Entries shown:

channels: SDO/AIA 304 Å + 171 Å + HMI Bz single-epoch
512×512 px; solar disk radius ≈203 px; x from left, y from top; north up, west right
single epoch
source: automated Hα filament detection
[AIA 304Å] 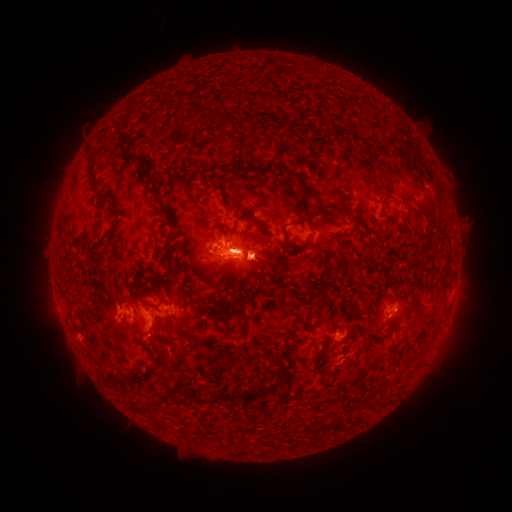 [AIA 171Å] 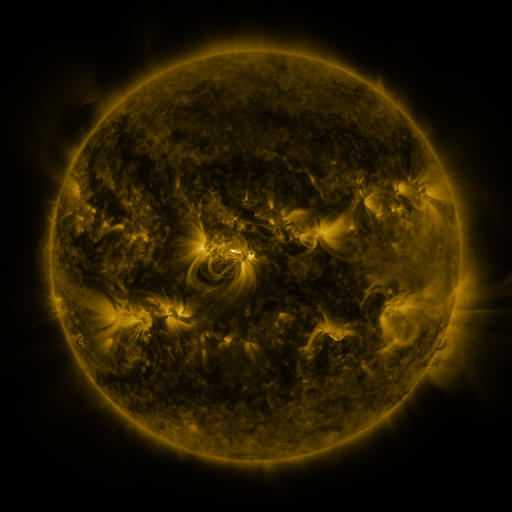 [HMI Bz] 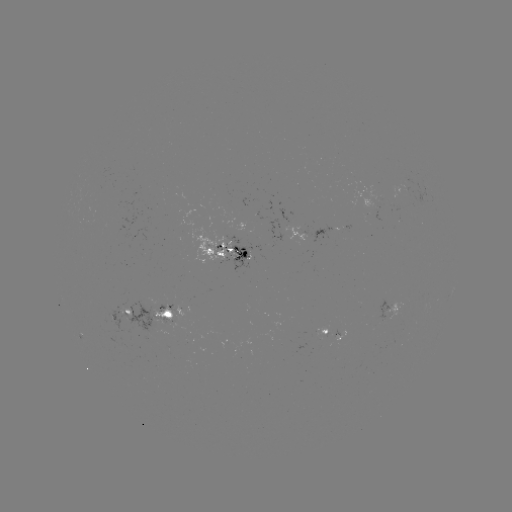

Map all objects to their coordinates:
filament: (196, 110)
filament: (249, 117)
filament: (222, 121)
filament: (283, 121)
filament: (114, 126)
filament: (129, 159)
filament: (379, 163)
filament: (88, 167)
filament: (220, 168)
filament: (142, 175)
filament: (293, 183)
filament: (213, 185)
filament: (188, 190)
filament: (385, 197)
filament: (98, 198)
filament: (156, 198)
filament: (345, 211)
filament: (323, 214)
filament: (252, 220)
filament: (173, 228)
filament: (284, 229)
filament: (225, 238)
filament: (172, 261)
filament: (215, 274)
filament: (309, 286)
filament: (144, 288)
filament: (321, 288)
filament: (252, 293)
filament: (185, 301)
filament: (302, 301)
filament: (147, 305)
filament: (228, 308)
filament: (367, 310)
filament: (84, 315)
filament: (157, 330)
filament: (368, 332)
filament: (186, 339)
filament: (178, 349)
filament: (320, 353)
filament: (343, 353)
filament: (155, 373)
filament: (264, 391)
filament: (196, 397)
filament: (230, 397)
filament: (379, 400)
filament: (160, 403)
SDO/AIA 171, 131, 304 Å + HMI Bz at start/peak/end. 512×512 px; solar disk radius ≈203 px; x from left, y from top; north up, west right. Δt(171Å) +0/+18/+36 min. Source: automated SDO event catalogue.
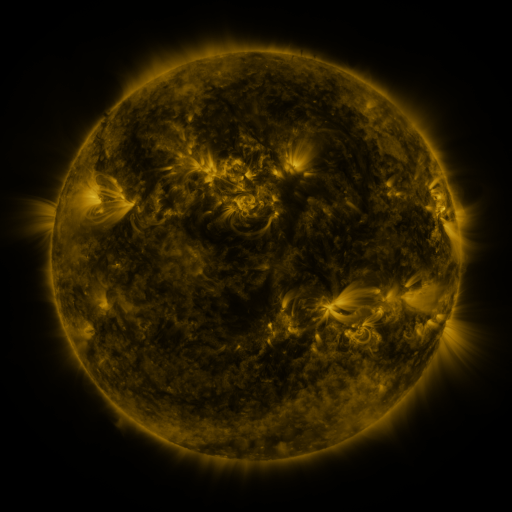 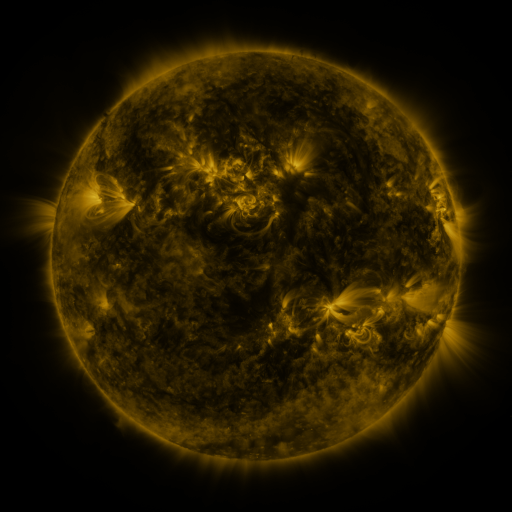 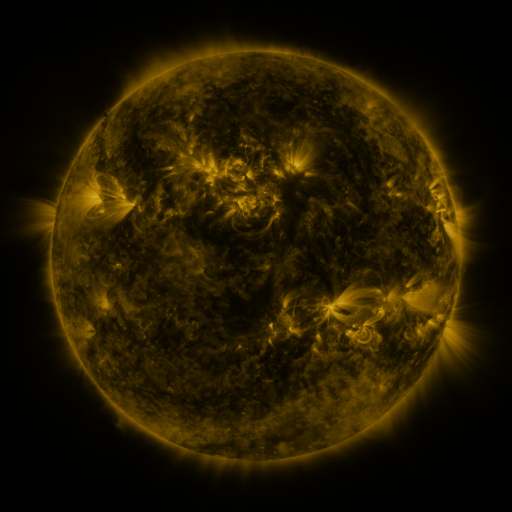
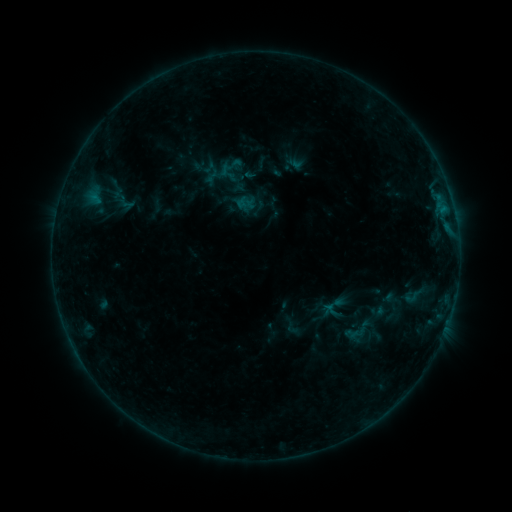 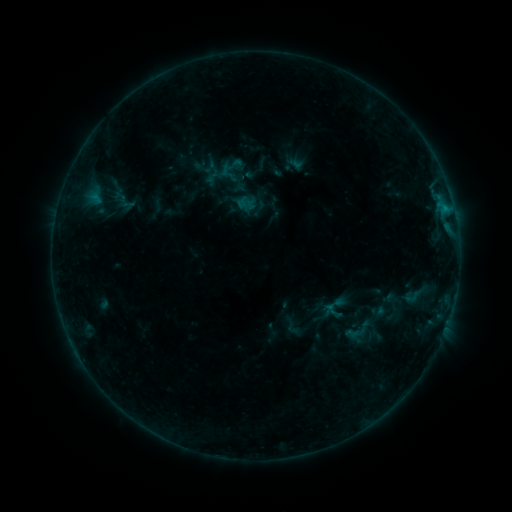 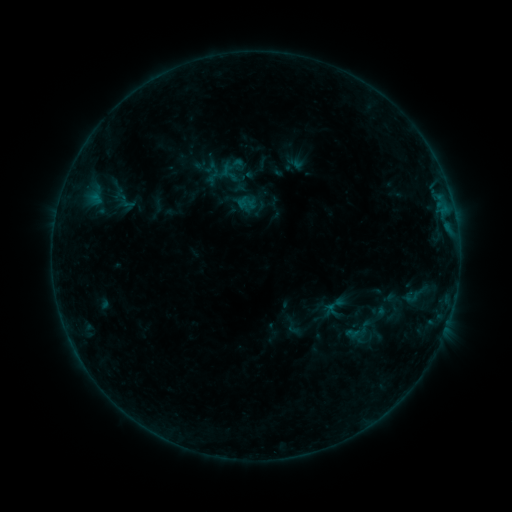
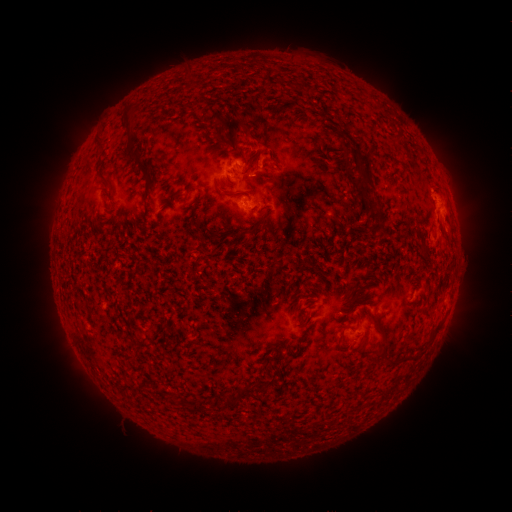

Aim of the exercise: Please pull out each line of the records above that contains the word "left" and copy those lines. Treat uppercase and lowercase as different.

The result:
512×512 px; solar disk radius ≈203 px; x from left, y from top; north up, west right
SDO/AIA 171, 131, 304 Å + HMI Bz at start/peak/end. 512×512 px; solar disk radius ≈203 px; x from left, y from top; north up, west right. Δt(171Å) +0/+18/+36 min. Source: automated SDO event catalogue.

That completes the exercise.